Local B2C Payments Tools

Global payment tools such as Visa, Mastercard, PayPal, or Apple Pay are widely accepted in Saudi Arabia.

Additional tools:

BayanPay: A payment gateway aggregator that enables payment solutions for B2B, B2C, and B2G customers. It supports various payment methods, such as credit cards, debit cards, prepaid cards, bank transfers, and e-wallets.

OneCard: A prepaid card that can be used to shop online, pay bills, recharge mobiles, and transfer money. It can be purchased at various outlets or online, and it can be recharged using various methods, such as bank transfers, ATM deposits, or cash payments.

Mobiamo: A mobile payment solution that allows users to pay for online purchases using their mobile phone balance. It supports over 240 mobile operators in more than 80 countries, including Saudi Arabia.

STC Pay: A digital wallet that allows users to send and receive money, pay bills, shop online, and withdraw cash from ATMs. It is powered by Saudi Telecom Company (STC), the largest telecom provider in the country.

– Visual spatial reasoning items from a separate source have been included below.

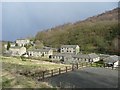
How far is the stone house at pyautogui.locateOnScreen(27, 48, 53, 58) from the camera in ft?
162

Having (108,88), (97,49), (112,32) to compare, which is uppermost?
(112,32)

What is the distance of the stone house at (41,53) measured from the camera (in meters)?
49.3

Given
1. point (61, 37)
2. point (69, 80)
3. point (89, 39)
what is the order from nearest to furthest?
point (69, 80)
point (89, 39)
point (61, 37)

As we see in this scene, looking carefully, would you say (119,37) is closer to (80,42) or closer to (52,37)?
(80,42)

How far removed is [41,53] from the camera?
5066 centimetres

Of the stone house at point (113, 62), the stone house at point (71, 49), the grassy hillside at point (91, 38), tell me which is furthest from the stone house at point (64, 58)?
the grassy hillside at point (91, 38)

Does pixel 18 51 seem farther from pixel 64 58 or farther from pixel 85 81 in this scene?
pixel 85 81

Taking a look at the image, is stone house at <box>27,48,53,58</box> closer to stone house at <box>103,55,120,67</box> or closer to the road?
stone house at <box>103,55,120,67</box>

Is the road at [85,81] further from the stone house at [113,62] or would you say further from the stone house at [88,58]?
the stone house at [88,58]

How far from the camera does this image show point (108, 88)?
1973 cm

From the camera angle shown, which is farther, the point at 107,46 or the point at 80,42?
the point at 80,42

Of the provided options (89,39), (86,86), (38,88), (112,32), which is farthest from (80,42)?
(38,88)

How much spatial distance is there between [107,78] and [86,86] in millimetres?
4536

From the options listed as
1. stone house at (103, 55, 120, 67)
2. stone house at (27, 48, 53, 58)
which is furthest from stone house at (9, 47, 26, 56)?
stone house at (103, 55, 120, 67)
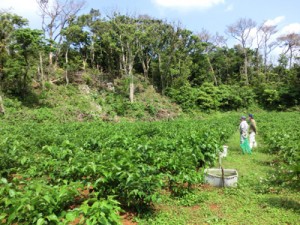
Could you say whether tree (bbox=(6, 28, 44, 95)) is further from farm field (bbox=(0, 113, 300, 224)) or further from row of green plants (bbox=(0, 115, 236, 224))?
farm field (bbox=(0, 113, 300, 224))

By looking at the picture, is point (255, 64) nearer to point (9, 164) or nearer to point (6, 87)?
point (6, 87)

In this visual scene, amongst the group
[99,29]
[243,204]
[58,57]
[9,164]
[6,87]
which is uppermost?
[99,29]

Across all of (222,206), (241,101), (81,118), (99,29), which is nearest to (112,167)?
(222,206)

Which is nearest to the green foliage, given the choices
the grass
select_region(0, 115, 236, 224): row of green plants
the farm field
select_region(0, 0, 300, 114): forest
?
select_region(0, 0, 300, 114): forest

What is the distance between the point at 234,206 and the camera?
541 cm

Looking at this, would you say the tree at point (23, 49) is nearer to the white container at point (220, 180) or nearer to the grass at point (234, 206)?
the white container at point (220, 180)

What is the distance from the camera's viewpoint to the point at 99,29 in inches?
1324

Cryptocurrency is not officially recognized as legal tender in Saudi Arabia. The Saudi Arabian Monetary Authority has warned against Bitcoin as it is not monitored or supported by any regulatory body. Banks are banned from dealing with the cryptocurrency. The official stance of the Saudi government is that “unauthorized virtual currencies are illegal inside the Kingdom of Saudi Arabia”. However, there are no restrictions on individuals purchasing or spending Bitcoin.